• WHAT THE TASK ASKS
On how many lines of these entries does the word "Suede" occur? State the number alone.

[Items listed in a dataset]
== Segment start ==

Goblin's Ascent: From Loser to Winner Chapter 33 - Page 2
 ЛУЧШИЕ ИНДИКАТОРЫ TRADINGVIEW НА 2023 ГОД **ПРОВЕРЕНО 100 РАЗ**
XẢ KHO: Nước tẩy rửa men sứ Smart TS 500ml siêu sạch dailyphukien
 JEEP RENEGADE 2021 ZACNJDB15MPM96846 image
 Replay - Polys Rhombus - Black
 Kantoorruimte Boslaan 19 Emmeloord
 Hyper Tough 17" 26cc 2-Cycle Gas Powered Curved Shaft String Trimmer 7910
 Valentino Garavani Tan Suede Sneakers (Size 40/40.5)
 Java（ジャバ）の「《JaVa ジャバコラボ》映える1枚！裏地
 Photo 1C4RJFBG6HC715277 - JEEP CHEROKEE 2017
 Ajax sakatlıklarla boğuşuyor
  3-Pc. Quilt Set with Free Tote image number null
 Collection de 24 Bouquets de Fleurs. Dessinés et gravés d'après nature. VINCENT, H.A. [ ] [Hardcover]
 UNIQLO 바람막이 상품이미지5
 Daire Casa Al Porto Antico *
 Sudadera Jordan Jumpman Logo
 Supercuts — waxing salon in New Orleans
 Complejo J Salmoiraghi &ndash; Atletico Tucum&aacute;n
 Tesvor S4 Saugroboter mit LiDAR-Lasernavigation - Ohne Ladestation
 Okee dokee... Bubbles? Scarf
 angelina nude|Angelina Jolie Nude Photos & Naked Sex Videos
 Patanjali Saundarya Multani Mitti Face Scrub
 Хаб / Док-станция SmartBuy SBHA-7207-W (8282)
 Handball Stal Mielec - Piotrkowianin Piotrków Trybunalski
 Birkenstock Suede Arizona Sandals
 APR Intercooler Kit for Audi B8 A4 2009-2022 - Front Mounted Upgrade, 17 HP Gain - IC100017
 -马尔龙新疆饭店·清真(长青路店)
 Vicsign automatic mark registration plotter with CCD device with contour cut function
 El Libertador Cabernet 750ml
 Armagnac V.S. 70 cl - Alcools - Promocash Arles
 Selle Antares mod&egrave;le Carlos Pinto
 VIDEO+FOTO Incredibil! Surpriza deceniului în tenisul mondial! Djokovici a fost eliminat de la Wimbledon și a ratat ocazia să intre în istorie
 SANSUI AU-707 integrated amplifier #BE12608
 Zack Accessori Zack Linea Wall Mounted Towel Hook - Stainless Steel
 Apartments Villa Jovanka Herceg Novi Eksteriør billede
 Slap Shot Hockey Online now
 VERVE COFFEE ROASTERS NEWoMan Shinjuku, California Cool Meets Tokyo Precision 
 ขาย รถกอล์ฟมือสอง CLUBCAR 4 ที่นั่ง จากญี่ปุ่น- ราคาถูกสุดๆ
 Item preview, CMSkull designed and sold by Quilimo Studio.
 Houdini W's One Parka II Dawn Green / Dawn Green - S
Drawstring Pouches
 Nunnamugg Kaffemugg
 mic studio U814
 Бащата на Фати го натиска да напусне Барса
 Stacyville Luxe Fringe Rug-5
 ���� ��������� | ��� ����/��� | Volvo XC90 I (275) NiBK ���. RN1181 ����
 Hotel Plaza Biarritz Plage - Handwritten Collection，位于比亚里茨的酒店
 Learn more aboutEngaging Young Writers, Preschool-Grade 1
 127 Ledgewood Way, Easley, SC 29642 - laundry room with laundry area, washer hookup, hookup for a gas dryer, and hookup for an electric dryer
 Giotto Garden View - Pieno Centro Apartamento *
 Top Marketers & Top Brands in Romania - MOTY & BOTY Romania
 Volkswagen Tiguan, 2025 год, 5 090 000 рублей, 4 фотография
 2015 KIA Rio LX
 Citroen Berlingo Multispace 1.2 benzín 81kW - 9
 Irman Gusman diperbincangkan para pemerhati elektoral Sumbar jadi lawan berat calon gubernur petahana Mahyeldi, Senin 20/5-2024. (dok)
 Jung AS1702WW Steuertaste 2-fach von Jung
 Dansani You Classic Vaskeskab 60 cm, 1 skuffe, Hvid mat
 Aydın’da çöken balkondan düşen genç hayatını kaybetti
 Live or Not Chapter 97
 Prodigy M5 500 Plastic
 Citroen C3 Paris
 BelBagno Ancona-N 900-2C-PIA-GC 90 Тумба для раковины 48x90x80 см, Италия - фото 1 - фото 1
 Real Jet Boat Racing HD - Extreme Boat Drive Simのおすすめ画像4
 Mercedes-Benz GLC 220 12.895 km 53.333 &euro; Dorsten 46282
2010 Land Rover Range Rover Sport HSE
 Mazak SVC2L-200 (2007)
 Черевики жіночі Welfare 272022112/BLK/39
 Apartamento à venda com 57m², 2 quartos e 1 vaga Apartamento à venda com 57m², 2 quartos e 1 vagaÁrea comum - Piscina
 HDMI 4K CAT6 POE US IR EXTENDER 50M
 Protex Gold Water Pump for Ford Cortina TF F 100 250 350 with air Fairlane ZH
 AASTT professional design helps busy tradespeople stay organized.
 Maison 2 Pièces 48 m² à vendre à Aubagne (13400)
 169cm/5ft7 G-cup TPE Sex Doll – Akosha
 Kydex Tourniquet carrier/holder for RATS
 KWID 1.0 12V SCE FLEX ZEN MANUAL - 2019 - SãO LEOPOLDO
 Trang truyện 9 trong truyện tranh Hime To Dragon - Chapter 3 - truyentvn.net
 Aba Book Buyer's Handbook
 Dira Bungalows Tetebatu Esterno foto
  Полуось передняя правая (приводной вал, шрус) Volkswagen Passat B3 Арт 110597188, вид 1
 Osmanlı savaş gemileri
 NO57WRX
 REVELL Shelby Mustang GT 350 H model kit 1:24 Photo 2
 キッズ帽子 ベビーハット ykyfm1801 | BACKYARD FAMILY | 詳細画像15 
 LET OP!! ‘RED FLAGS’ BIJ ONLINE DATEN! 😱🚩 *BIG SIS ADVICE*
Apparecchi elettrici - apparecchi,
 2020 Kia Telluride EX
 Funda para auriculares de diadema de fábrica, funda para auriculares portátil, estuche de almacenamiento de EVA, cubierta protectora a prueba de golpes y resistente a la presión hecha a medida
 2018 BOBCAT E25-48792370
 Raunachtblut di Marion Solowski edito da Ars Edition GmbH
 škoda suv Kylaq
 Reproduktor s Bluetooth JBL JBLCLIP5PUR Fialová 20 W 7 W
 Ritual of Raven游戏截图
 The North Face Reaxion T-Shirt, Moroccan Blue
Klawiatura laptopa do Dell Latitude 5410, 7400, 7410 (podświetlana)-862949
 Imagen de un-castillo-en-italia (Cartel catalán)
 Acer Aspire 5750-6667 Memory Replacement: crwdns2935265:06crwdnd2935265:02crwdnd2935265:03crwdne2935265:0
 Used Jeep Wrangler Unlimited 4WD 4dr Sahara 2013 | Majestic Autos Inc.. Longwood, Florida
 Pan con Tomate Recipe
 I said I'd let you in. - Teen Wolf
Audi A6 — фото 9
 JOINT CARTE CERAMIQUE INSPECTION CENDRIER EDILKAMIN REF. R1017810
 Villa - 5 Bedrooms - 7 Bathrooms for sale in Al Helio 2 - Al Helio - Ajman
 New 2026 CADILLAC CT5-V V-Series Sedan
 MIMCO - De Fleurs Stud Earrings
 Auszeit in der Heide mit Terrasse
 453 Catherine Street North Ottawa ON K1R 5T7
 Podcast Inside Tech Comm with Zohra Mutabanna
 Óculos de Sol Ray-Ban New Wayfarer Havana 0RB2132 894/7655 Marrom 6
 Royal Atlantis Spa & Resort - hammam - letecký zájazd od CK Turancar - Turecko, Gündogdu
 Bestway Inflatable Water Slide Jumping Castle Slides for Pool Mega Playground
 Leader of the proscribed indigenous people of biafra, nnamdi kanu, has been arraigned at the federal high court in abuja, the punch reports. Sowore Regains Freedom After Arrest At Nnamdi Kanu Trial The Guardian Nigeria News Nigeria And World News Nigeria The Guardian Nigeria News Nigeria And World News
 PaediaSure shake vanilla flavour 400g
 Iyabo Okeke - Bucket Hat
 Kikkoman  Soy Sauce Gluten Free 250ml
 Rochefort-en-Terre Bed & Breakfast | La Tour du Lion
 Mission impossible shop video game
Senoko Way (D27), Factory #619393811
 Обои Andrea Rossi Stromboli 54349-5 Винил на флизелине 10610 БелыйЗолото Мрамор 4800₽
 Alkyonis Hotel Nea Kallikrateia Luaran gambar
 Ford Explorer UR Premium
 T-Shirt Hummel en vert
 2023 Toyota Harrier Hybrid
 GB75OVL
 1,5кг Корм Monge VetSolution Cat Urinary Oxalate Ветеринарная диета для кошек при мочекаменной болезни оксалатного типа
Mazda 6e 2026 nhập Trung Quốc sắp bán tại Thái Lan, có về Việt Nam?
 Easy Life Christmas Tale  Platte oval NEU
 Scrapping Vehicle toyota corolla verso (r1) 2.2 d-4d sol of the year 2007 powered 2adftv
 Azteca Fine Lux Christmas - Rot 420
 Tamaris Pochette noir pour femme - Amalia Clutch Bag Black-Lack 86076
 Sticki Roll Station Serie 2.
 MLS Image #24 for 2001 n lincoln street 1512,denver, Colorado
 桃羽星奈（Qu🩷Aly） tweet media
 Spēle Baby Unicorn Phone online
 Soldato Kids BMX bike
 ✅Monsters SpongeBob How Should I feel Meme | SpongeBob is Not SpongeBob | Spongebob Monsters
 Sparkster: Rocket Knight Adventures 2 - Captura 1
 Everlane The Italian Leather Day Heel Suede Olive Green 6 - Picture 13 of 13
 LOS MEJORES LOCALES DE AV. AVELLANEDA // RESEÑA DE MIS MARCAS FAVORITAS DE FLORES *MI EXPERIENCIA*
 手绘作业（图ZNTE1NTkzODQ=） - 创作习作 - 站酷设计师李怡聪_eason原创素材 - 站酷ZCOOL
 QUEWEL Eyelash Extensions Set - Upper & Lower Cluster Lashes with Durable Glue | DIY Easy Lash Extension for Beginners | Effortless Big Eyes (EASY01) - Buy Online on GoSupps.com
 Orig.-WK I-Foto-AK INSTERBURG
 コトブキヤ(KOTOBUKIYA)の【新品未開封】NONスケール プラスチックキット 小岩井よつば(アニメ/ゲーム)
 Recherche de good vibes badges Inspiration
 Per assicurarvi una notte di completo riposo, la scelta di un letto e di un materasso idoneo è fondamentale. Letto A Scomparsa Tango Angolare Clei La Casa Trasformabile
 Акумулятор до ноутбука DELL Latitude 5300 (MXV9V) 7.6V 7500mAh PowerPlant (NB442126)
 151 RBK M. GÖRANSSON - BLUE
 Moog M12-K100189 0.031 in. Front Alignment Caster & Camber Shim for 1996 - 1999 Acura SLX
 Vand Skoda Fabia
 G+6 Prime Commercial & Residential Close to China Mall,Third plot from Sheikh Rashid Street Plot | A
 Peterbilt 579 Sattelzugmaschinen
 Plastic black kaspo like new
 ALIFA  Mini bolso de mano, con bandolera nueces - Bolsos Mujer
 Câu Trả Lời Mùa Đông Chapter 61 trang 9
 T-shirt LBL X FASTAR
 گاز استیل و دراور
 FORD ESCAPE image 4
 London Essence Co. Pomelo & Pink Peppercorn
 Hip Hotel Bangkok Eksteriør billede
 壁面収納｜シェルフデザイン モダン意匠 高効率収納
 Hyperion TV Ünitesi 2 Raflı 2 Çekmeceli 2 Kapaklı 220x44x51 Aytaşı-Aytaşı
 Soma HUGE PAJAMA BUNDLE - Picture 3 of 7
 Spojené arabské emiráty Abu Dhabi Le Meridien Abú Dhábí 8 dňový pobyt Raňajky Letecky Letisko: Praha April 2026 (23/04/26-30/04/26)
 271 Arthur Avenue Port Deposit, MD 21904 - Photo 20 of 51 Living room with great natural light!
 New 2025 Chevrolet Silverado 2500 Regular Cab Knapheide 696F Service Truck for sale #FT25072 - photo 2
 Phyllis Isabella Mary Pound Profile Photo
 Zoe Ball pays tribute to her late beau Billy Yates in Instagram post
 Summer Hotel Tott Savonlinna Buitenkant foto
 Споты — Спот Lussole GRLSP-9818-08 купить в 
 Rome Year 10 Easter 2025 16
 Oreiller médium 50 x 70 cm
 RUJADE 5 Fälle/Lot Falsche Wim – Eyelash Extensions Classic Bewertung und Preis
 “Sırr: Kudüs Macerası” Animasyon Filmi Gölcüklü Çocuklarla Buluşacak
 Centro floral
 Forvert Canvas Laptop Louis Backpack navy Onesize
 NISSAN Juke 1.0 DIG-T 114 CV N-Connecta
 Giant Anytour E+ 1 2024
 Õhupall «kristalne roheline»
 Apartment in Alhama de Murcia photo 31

== Segment end ==

• YOUR SOLUTION
3